In the late 18th century Lennox Gardens was known as Quail Field and was at the time leased to a market gardener. Late in the 1850’s the Prince’s brothers, George and James, founded the Prince’s Sporting Club, leasing the 14 acres that made up the Quail Field and laying out a cricket ground. By 1872, with Lord Cadogan as Chairman, the club had 700 members and the Marylebone Cricket Club had moved their headquarters to the ground. The MCC moved on to Lord’s a few years later where it remains to this day. The grounds hosted many first-class matches and was used by the Middlesex County Cricket Club for a number of years.
The famous cricketer William Gilbert Grace, commonly considered as one of the sport’s greatest ever players and an important figure in the development of the sport, played here on many occasions and holds the accolade of the highest individual score on the ground.
The club introduced lawn tennis in 1875 and did more to formalise the rules than any other body in these early days of the sport, establishing both the size of the court and the height of the net.
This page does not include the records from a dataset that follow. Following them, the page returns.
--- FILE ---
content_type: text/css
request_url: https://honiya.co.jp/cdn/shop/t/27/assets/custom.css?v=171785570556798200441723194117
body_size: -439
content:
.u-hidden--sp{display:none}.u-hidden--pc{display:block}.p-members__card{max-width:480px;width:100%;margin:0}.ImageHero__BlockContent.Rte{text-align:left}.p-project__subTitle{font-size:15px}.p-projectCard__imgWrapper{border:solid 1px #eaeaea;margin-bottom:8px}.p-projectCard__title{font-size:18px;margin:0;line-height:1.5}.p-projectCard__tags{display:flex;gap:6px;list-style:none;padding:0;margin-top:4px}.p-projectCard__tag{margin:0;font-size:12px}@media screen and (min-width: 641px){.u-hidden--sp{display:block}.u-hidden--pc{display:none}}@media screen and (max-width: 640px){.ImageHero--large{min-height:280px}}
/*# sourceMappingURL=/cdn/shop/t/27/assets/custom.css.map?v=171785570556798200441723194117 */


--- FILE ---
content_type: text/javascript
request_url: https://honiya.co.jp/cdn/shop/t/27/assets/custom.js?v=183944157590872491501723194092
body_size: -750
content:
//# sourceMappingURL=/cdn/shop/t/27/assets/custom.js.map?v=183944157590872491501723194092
The Prince’s and Wimbledon annual championships were on a par in 1881 when overhead service was first used at Prince’s. The club held the same eminent position in racquets and later in squash racquets. In 1885 the extension of Pont Street was authorised and the cricket ground was closed and the racquet courts were pulled down.
Today Quail Field consists of Lennox Gardens and Mews and Clabon Mews. The large redbrick houses were the work of a number of architects but were all constructed of a style which Osbert Lancaster named ‘Pont Street Dutch’.
Part of the original Smith’s Charity Estate, the gardens were named after a trustee of the Charity, the 6th Duke of Richmond and Lennox. The gardens were built on the Prince’s cricket ground after its lease expired in 1885.